States are required to develop total maximum daily load (TMDL) pollutant levels for waterways that are not adequately meeting federal Clean Water Act water quality standards.
What is a Total Maximum Daily Load (TMDL)?
TMDLs are a requirement of Section 303(d) of the Clean Water Act (CWA). According to the CWA, each state must develop TMDLs for all the waters identified on their Section 303(d) list of impaired waters. A TMDL is a calculation of the maximum amount of a pollutant that a waterbody can receive while still meeting water quality standards. An overview of TMDLs is provided on EPA’s website. Simply, a TMDL is a plan to achieve water quality standards for impaired waterbodies.
In general, states are responsible for developing TMDLs and submitting them to EPA for approval. Even if third parties assist in the development of the TMDL or its supporting analysis, such TMDLs must still be submitted to EPA by the states.

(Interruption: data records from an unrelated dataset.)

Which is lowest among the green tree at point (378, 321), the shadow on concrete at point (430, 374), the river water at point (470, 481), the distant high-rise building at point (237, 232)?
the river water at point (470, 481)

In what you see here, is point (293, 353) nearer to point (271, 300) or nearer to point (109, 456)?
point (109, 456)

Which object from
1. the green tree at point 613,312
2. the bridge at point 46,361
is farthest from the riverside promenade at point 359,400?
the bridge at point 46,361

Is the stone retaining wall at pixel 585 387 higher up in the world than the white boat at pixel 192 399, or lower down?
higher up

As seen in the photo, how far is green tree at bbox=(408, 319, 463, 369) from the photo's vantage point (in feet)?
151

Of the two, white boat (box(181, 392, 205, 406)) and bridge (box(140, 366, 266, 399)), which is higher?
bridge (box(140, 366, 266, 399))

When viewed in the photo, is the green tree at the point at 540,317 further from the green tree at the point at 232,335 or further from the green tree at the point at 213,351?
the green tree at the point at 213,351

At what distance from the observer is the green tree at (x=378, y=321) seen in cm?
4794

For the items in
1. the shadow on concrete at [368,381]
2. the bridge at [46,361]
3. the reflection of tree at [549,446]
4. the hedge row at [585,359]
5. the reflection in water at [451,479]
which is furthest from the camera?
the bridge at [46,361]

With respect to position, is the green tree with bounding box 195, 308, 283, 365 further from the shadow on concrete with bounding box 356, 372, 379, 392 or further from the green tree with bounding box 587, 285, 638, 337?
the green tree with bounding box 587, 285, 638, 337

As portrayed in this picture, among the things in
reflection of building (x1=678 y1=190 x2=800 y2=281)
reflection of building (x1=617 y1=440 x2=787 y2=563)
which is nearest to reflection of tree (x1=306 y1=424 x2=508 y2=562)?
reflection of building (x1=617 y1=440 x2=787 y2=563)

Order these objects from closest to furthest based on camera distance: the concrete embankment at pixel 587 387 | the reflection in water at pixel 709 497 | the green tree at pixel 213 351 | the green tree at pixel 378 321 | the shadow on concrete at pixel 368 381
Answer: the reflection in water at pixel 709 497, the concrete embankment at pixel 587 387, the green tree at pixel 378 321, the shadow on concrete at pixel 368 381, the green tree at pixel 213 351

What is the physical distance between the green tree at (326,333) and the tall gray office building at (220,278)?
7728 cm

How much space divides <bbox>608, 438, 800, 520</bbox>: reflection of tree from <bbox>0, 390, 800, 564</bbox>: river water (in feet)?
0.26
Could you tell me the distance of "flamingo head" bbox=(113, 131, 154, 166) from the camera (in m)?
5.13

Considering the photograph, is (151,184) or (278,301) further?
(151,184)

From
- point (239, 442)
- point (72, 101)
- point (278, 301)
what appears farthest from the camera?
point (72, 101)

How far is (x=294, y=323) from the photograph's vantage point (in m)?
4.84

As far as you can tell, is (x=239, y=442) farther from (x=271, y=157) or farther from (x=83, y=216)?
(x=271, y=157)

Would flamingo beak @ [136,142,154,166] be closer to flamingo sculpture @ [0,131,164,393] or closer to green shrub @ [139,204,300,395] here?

Under the CWA, the EPA reviews and either approves or disapproves the TMDL. If EPA disapproves a state TMDL, EPA must develop a replacement TMDL.
The TMDL Program coordinates with several other DEQ programs including the Monitoring, Assessment, Permitting, and Nonpoint Source Programs to accomplish water quality restoration goals in Wyoming. TMDLs are one step in the “water quality restoration pipeline”.
The process begins when a waterbody is placed on the 303(d) list due to an exceedance of one or more water quality standards. Once an impaired water is placed on the 303(d) list, water quality restoration planning begins.
The TMDL is the planning step in the process where sources of pollution to streams, rivers, and lakes within Wyoming are identified and it is determined by how much pollution those waters can sustain and still fully support beneficial uses.
TMDLs are not self-implementing. Rather, TMDLs are implemented through existing regulatory and non-regulatory drivers. Point sources of pollution are addressed through the Wyoming Pollution Discharge and Elimination System (WYPDES) permit program. Federal regulations require that discharge permit limits be consistent with the assumptions and requirements of any available wasteload allocation in approved TMDLs (40 CFR 122.44(d)(1)(vii)(B)). Non-point sources load reduction actions are implemented through a wide variety of programs at the state, local and federal level. These programs may be regulatory, non-regulatory or incentive-based (e.g., a cost-share program). Wyoming works closely with conservation districts and watershed stakeholders through voluntary actions, often with support from Wyoming’s Nonpoint Source Program using Clean Water Act Section 319 and 205(j) grant funds for projects aimed at reducing the nonpoint source pollution.
Follow-up monitoring to examine water quality trends over time, and BMP effectiveness monitoring to evaluate the efficacy of implemented best management practices, are important components of the process. Achieving the ultimate goal of meeting the applicable water quality standards often takes many years and follow-up monitoring data can both facilitate and inform adaptive management actions, and track progress over time. Much of the follow-up monitoring in Wyoming is conducted by watershed stakeholders with technical support provided by WDEQ.